Prompt >>
Each entry that follows is to be duplicated exactly, without its images.

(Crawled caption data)

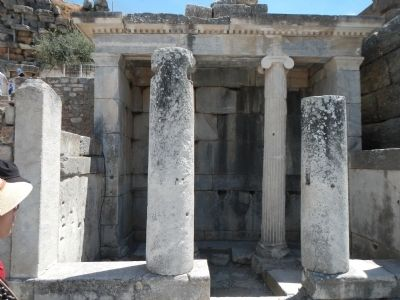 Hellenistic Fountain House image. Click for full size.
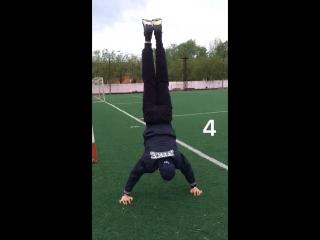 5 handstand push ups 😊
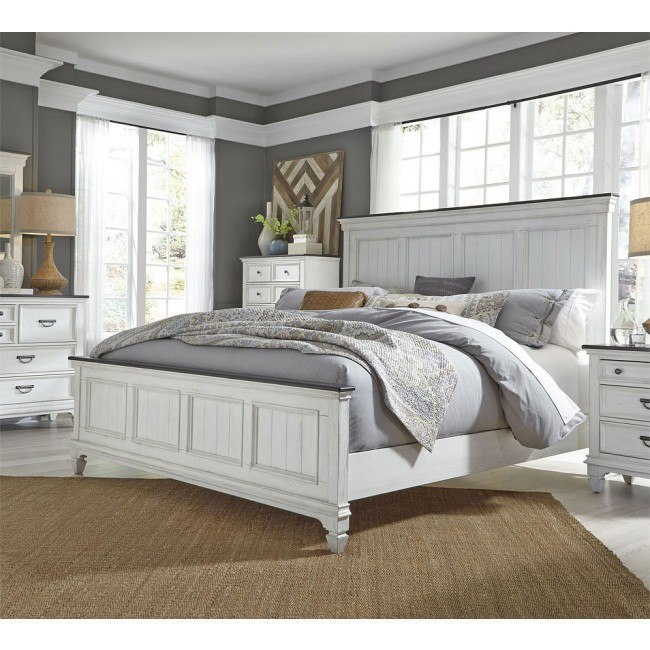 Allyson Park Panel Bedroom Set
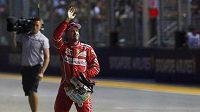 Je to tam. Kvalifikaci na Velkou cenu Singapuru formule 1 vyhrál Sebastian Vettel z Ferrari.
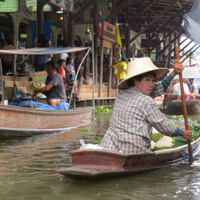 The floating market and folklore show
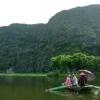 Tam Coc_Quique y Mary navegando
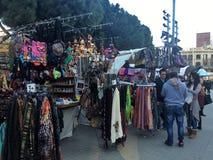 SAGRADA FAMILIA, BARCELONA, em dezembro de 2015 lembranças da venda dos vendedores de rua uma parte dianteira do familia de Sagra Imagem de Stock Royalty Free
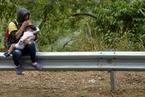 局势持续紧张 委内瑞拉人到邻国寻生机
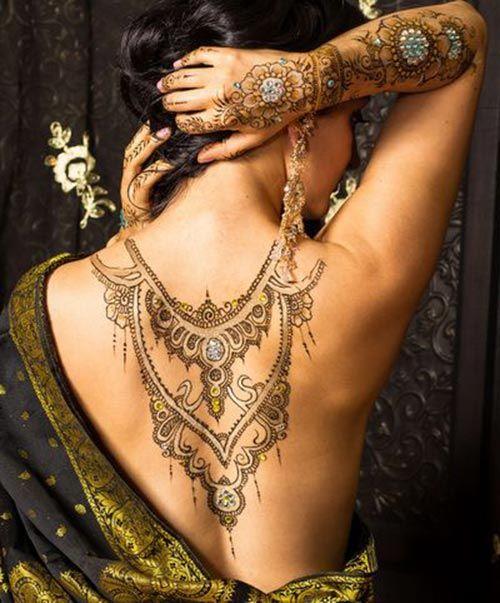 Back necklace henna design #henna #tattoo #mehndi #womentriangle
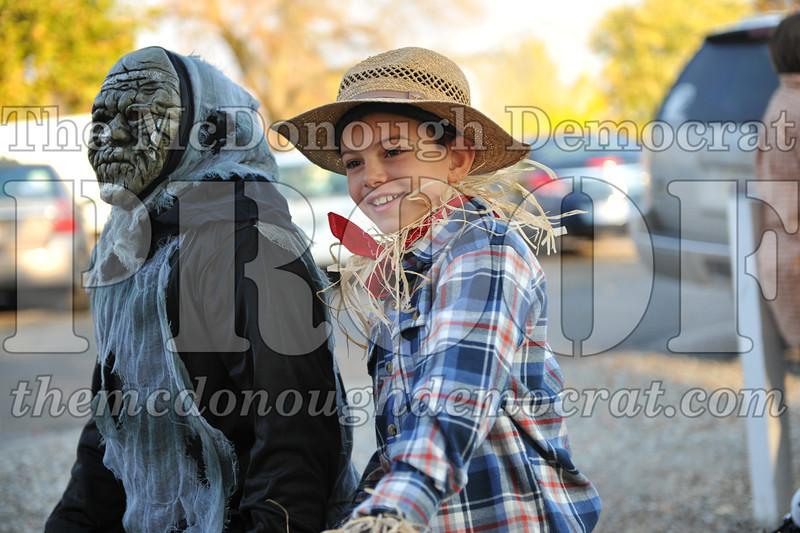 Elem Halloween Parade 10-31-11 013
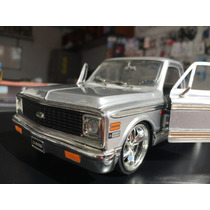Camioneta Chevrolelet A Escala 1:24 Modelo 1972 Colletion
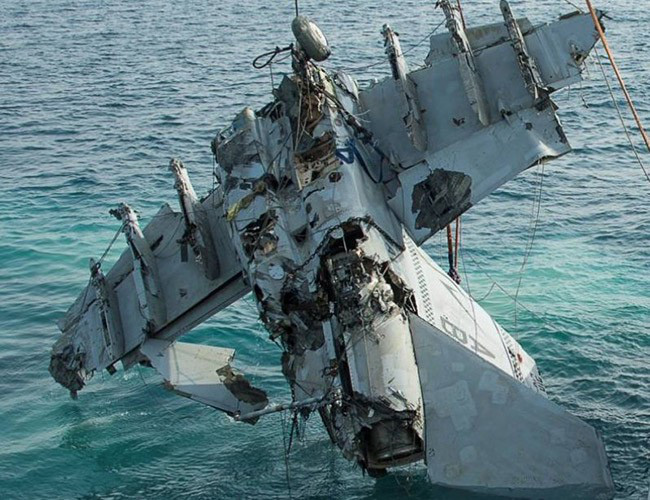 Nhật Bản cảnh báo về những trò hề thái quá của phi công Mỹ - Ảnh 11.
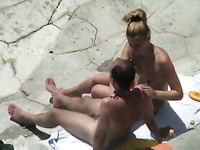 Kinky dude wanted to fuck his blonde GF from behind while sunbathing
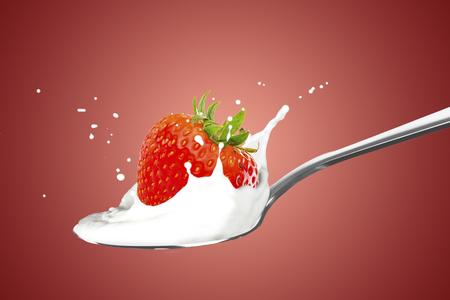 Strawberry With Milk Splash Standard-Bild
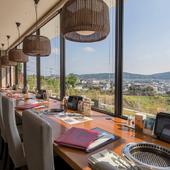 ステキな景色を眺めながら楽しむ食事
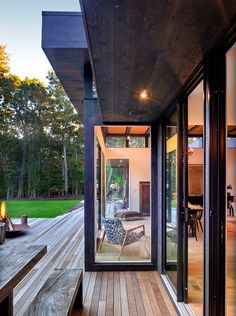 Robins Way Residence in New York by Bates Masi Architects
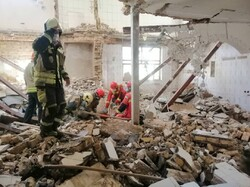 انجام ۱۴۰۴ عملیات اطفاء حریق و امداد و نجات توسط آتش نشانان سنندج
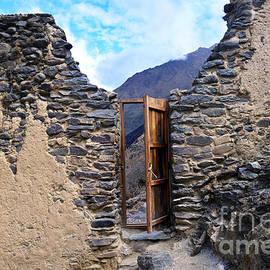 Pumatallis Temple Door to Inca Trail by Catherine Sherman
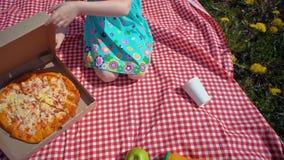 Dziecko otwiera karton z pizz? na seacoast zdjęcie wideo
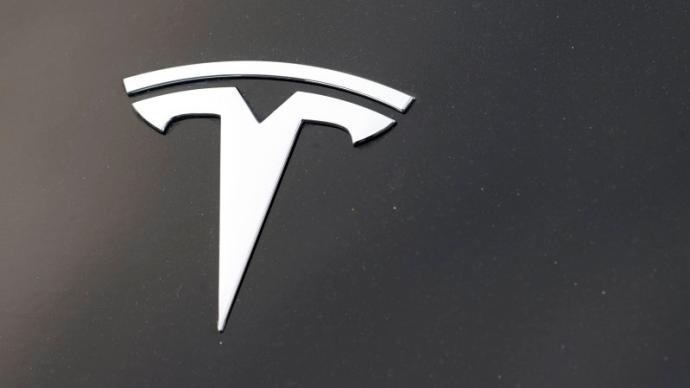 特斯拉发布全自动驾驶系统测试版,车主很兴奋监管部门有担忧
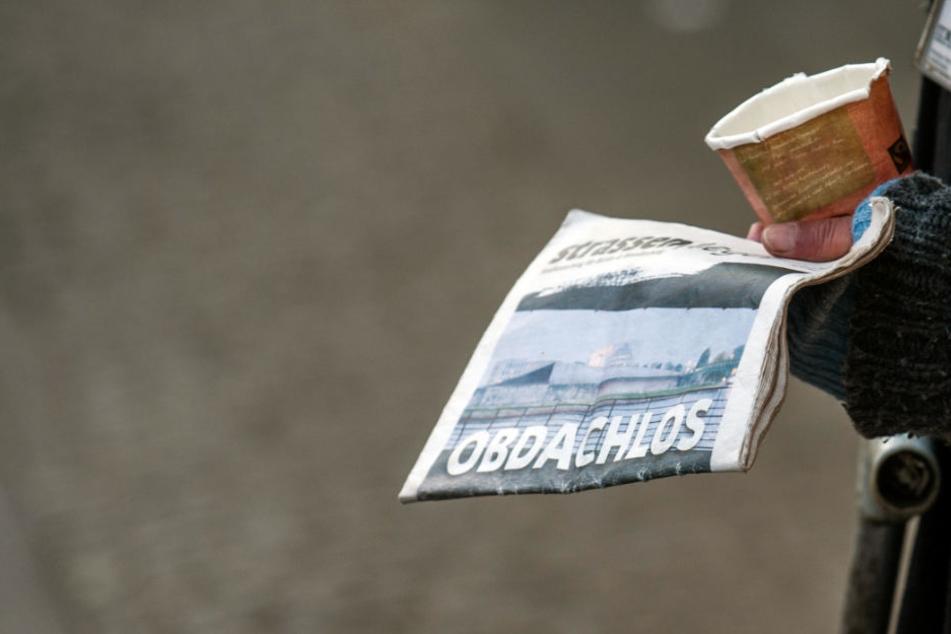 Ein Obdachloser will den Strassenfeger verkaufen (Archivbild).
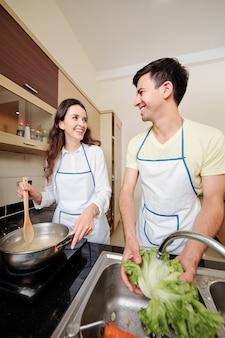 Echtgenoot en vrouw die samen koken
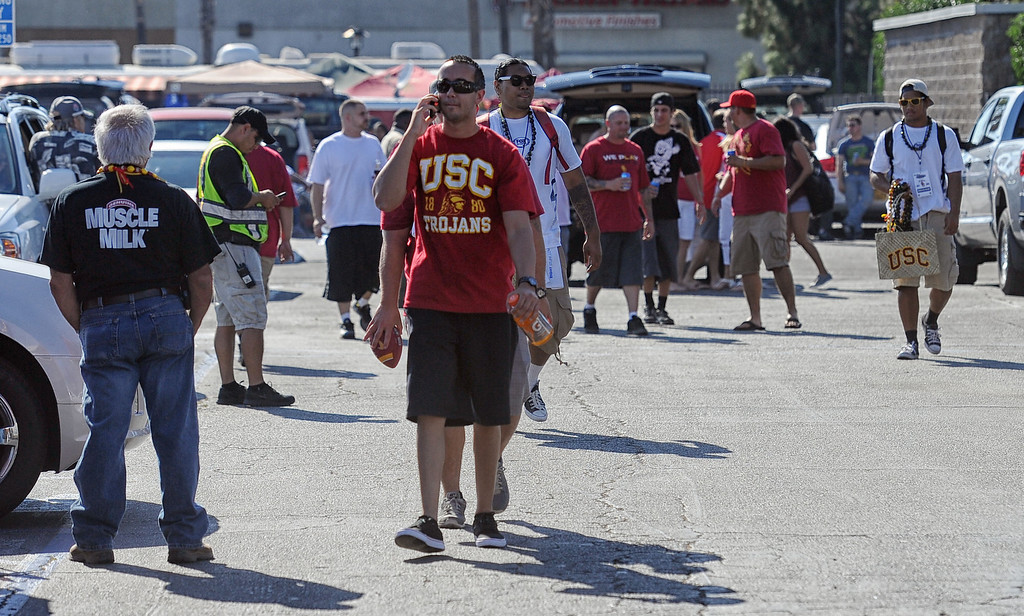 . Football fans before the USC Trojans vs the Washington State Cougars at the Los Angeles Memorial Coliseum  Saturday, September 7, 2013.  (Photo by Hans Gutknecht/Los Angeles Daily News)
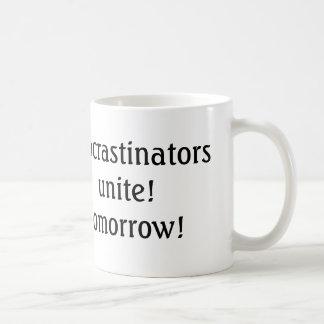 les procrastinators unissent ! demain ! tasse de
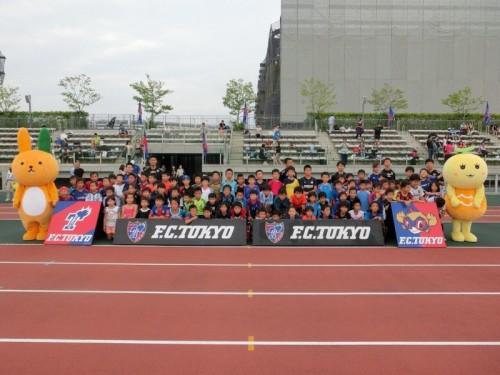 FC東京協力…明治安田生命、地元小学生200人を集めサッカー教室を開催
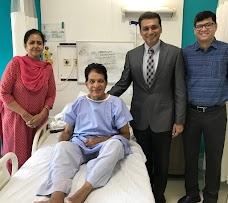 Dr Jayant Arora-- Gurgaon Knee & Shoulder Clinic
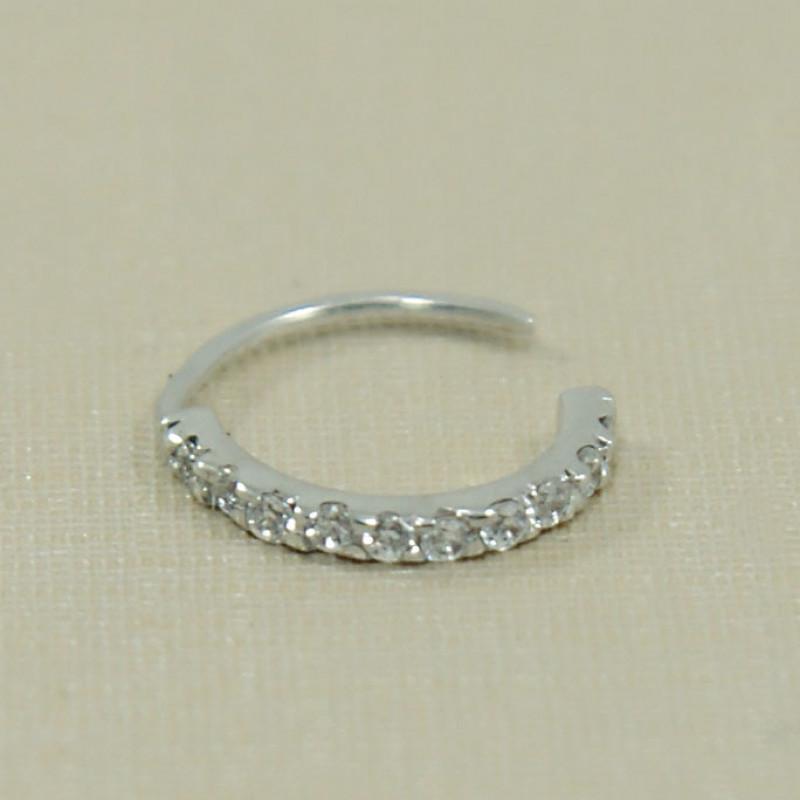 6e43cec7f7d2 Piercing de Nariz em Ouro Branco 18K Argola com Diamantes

Solution for this exercise >>
 Hellenistic Fountain House image. Click for full size.
 5 handstand push ups 😊
 Allyson Park Panel Bedroom Set
 Je to tam. Kvalifikaci na Velkou cenu Singapuru formule 1 vyhrál Sebastian Vettel z Ferrari.
 The floating market and folklore show
 Tam Coc_Quique y Mary navegando
 SAGRADA FAMILIA, BARCELONA, em dezembro de 2015 lembranças da venda dos vendedores de rua uma parte dianteira do familia de Sagra Imagem de Stock Royalty Free
 局势持续紧张 委内瑞拉人到邻国寻生机
 Back necklace henna design #henna #tattoo #mehndi #womentriangle
 Elem Halloween Parade 10-31-11 013
Camioneta Chevrolelet A Escala 1:24 Modelo 1972 Colletion
 Nhật Bản cảnh báo về những trò hề thái quá của phi công Mỹ - Ảnh 11.
 Kinky dude wanted to fuck his blonde GF from behind while sunbathing
 Strawberry With Milk Splash Standard-Bild
 ステキな景色を眺めながら楽しむ食事
 Robins Way Residence in New York by Bates Masi Architects
 انجام ۱۴۰۴ عملیات اطفاء حریق و امداد و نجات توسط آتش نشانان سنندج
 Pumatallis Temple Door to Inca Trail by Catherine Sherman
 Dziecko otwiera karton z pizz? na seacoast zdjęcie wideo
 特斯拉发布全自动驾驶系统测试版,车主很兴奋监管部门有担忧
 Ein Obdachloser will den Strassenfeger verkaufen (Archivbild).
 Echtgenoot en vrouw die samen koken
 . Football fans before the USC Trojans vs the Washington State Cougars at the Los Angeles Memorial Coliseum  Saturday, September 7, 2013.  (Photo by Hans Gutknecht/Los Angeles Daily News)
 les procrastinators unissent ! demain ! tasse de
 FC東京協力…明治安田生命、地元小学生200人を集めサッカー教室を開催
 Dr Jayant Arora-- Gurgaon Knee & Shoulder Clinic
 6e43cec7f7d2 Piercing de Nariz em Ouro Branco 18K Argola com Diamantes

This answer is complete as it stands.